◆ Excerpt:
--*--
# Teoria Sprint 5. METODES DE MOSTREIG
SOURCES: https://catalogofbias.org/  <br>
https://towardsdatascience.com/the-5-sampling-algorithms-every-data-scientist-need-to-know-43c7bc11d17c

## - TYPES ---------------------------------------------------------------------------------
### A) Probability sampling
Using random selection to choose the sample.
#### <b><span class="mark">1. Simple random sampling</span></b><br>
Fully randomly, we pick the sample from the population with no criteria nor previous sort.

#### <b><span class="mark">2. Systematic sampling</span></b><br>
Every member of the population is listed with a number, but instead of randomly generating numbers, individuals are chosen at regular intervals.

#### 3. Stratified sampling
You divide the population into subgroups (called strata) based on the relevant characteristic (e.g. gender, age range, income bracket, job role). Then you use random or systematic sampling to select a sample from each subgroup.

#### 4. Cluster sampling
Cluster sampling also involves dividing the population into subgroups, but instead of sampling individuals from each subgroup, you randomly select entire subgroups. Example: The company has offices in 10 cities across the country (all with roughly the same number of employees in similar roles). You don’t have the capacity to travel to every office to collect your data, so you use random sampling to select 3 offices – these are your clusters.

### B) Non-probability sampling
Not picking a sample by random criteria, but based on one.
#### 1. Convenience sampling
A convenience sample simply includes the individuals who happen to be most accessible to the researcher.
--*--
◆ Information shown:
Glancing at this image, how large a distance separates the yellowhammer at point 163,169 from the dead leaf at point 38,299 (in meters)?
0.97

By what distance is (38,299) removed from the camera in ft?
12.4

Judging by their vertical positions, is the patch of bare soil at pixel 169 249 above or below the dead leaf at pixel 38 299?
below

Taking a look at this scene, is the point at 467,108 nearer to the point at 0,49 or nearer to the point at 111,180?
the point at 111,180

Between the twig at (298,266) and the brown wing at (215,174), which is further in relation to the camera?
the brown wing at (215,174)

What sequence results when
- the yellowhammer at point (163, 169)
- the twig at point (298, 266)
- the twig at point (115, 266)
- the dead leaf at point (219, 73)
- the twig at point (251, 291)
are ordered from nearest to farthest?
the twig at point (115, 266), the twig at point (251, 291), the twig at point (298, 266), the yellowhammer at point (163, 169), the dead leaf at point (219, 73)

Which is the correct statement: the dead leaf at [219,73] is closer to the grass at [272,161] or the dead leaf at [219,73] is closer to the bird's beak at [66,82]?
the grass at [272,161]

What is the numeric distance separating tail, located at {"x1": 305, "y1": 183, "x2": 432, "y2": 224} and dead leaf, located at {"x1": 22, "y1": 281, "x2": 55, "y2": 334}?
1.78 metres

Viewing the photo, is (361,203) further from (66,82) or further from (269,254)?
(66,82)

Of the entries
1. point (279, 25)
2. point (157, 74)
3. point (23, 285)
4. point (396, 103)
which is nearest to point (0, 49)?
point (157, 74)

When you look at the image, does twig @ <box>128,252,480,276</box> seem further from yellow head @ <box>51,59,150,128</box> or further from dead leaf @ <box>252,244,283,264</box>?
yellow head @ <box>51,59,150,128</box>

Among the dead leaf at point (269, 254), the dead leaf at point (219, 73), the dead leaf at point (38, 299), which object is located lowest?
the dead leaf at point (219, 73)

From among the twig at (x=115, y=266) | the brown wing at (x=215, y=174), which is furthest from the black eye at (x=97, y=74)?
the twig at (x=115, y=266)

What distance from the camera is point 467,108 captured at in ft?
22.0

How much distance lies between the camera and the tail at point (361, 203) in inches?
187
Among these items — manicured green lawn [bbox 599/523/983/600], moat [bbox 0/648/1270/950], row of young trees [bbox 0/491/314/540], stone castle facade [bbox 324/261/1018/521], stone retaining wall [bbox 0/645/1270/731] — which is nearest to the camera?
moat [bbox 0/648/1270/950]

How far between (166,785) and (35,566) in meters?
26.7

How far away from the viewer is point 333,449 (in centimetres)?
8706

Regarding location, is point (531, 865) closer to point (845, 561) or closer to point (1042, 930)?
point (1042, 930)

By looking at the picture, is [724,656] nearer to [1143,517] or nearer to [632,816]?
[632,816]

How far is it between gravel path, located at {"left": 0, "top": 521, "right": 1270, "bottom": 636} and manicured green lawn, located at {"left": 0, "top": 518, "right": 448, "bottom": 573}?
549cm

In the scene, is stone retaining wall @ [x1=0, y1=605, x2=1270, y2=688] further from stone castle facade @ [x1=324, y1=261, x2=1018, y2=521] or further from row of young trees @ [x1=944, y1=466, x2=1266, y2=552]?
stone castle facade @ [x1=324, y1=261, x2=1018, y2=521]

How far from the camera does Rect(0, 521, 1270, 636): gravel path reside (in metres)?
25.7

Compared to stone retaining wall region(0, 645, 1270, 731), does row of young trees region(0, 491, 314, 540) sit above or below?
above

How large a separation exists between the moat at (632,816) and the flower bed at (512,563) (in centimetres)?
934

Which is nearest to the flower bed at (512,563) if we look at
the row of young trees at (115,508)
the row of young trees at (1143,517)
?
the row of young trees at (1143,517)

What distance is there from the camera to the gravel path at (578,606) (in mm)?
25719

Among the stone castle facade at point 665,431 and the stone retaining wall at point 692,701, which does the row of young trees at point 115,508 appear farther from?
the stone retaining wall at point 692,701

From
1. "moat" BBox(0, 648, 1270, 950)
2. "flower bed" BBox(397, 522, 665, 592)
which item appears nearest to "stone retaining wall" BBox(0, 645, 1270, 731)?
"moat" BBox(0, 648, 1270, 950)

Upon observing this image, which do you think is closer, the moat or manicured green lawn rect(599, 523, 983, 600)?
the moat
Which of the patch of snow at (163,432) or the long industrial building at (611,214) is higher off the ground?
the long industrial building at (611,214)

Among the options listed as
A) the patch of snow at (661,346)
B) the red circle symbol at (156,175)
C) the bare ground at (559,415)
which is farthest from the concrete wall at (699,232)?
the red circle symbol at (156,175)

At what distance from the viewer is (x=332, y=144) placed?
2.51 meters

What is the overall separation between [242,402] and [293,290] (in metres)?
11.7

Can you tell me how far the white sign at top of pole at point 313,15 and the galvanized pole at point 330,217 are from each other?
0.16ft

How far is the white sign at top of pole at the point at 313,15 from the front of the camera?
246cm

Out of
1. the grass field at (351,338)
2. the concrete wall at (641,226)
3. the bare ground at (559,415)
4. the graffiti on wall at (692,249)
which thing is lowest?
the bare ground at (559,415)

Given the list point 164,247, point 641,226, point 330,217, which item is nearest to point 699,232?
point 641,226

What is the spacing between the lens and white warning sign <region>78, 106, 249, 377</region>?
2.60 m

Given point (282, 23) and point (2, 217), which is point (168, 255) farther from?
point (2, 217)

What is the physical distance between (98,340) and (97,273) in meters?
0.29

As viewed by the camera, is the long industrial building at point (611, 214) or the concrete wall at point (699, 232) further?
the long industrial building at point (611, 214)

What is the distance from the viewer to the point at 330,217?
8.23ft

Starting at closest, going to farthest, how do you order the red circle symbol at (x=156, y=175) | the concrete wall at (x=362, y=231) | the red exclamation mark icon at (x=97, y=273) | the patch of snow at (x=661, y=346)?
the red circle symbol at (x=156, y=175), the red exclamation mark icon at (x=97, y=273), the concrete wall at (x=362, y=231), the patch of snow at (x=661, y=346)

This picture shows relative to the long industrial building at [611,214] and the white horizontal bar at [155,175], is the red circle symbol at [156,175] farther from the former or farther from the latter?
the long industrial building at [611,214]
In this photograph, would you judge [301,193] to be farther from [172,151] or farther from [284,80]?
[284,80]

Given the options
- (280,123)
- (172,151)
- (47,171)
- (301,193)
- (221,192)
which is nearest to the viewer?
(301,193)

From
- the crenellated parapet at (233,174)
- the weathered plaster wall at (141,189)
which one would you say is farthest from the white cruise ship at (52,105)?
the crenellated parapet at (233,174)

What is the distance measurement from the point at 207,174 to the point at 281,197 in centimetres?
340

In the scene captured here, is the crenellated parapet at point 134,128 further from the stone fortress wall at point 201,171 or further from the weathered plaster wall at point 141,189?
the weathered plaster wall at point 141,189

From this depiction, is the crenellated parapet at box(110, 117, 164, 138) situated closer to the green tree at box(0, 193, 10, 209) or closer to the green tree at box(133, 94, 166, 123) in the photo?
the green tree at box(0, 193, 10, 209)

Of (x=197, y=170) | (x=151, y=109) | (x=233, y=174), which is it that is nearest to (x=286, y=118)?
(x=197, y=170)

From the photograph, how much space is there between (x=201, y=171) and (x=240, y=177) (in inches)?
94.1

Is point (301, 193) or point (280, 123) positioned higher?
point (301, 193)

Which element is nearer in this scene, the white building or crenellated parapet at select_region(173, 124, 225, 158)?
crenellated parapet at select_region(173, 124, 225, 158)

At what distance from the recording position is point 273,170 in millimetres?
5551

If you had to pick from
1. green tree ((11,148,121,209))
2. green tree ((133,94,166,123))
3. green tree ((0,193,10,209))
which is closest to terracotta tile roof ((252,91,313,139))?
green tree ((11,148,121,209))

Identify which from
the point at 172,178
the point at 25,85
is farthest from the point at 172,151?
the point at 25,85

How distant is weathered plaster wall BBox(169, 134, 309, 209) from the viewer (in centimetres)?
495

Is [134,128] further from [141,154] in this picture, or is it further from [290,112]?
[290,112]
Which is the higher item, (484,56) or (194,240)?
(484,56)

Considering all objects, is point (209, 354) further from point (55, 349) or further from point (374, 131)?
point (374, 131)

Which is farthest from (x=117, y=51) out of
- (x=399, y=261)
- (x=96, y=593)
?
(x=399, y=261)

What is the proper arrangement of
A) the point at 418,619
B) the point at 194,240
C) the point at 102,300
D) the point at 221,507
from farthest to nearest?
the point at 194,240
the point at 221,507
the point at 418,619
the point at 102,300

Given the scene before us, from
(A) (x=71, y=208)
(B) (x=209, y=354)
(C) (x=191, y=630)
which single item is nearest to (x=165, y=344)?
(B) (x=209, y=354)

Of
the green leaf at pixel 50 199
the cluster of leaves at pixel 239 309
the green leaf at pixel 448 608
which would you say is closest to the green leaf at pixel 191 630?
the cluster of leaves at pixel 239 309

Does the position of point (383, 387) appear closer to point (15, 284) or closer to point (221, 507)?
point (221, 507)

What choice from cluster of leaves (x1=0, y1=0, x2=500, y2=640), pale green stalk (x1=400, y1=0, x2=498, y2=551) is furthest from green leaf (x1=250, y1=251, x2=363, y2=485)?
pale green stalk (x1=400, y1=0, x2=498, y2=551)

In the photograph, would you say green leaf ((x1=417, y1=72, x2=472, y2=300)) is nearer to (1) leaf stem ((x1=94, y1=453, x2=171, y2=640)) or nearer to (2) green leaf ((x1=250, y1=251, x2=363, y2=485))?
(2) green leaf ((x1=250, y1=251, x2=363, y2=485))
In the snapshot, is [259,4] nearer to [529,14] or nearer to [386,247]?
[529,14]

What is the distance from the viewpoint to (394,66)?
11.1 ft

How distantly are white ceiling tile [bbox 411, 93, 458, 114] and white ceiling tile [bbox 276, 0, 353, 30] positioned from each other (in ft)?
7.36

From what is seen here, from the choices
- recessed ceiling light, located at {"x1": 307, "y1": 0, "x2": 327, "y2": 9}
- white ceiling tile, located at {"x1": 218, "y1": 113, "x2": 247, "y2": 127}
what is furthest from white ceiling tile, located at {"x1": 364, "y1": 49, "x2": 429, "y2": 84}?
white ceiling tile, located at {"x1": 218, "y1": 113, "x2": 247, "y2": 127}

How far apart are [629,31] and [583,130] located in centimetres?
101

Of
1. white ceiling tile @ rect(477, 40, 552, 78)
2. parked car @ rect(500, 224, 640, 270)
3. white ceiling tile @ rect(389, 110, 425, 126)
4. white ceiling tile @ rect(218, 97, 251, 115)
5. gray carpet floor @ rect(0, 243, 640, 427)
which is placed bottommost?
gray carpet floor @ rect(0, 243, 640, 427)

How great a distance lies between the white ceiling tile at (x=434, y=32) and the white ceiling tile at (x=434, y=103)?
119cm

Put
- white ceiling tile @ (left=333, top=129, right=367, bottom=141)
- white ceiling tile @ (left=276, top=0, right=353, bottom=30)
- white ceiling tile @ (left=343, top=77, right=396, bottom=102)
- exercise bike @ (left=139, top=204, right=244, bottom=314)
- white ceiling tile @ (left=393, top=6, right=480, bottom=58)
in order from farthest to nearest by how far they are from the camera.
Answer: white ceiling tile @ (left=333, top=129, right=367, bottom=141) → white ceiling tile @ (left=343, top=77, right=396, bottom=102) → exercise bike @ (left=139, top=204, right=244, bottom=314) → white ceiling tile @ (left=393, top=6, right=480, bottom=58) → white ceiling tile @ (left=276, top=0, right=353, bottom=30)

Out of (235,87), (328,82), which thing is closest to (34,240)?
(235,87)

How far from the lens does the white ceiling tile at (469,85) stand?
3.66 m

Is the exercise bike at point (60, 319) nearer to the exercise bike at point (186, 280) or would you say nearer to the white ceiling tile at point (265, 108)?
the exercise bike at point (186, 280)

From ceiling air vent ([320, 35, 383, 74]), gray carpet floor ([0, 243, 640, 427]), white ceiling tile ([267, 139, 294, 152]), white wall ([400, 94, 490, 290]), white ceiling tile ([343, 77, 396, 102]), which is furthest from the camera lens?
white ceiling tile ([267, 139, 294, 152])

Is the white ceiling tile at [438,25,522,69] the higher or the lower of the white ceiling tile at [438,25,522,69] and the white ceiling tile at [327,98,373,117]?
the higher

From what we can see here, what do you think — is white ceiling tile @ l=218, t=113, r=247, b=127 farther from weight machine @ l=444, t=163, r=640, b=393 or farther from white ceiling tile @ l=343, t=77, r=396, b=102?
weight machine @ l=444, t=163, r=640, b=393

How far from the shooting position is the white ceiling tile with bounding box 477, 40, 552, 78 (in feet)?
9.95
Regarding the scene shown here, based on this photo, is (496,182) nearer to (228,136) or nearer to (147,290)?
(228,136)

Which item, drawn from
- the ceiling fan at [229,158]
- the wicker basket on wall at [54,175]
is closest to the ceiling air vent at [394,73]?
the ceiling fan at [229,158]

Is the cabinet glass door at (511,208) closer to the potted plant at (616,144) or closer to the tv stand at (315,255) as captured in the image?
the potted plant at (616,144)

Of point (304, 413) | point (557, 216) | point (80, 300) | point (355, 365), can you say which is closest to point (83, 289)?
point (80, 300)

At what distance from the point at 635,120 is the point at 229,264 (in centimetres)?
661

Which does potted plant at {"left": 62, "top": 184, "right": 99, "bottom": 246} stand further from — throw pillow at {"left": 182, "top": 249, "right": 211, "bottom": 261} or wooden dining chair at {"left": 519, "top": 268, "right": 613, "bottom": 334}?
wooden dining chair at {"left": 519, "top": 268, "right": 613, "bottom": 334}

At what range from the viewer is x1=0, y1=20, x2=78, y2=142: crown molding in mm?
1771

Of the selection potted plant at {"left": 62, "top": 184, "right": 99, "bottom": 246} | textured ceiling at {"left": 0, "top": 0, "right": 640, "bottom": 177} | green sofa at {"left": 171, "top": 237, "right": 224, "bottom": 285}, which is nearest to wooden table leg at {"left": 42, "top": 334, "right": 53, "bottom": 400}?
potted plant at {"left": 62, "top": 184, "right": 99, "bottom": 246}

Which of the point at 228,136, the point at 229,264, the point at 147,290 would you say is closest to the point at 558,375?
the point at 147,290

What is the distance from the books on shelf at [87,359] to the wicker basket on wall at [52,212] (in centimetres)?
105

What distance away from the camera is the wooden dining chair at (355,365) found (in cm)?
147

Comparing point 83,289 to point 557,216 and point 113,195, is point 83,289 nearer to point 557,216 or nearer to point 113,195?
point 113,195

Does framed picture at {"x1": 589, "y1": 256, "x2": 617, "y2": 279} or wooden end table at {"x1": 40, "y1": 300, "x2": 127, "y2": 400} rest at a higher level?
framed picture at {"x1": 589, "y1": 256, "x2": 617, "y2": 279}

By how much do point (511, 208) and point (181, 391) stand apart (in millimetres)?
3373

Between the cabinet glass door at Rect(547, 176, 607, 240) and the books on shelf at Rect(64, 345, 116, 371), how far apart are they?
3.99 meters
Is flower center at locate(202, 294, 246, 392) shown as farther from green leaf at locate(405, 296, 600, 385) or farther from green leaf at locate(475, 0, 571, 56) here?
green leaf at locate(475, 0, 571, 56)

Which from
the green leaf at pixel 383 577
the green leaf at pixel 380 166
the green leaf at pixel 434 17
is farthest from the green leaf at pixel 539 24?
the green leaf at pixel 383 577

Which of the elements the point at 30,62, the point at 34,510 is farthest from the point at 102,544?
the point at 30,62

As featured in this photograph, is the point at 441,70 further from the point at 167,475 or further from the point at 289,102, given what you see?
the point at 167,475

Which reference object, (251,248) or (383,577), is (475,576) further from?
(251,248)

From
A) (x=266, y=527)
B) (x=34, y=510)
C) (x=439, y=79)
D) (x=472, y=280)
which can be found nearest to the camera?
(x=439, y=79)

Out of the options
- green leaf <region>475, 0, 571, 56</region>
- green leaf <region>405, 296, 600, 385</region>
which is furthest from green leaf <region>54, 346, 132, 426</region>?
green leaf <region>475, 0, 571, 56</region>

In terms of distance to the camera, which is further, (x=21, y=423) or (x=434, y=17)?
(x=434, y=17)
--*--
◆ Brief:
List every probability sampling method named in the sampling methods notes. The records play no part in what comes next.

◆ The completed task:
Simple random sampling, systematic sampling, stratified sampling, cluster sampling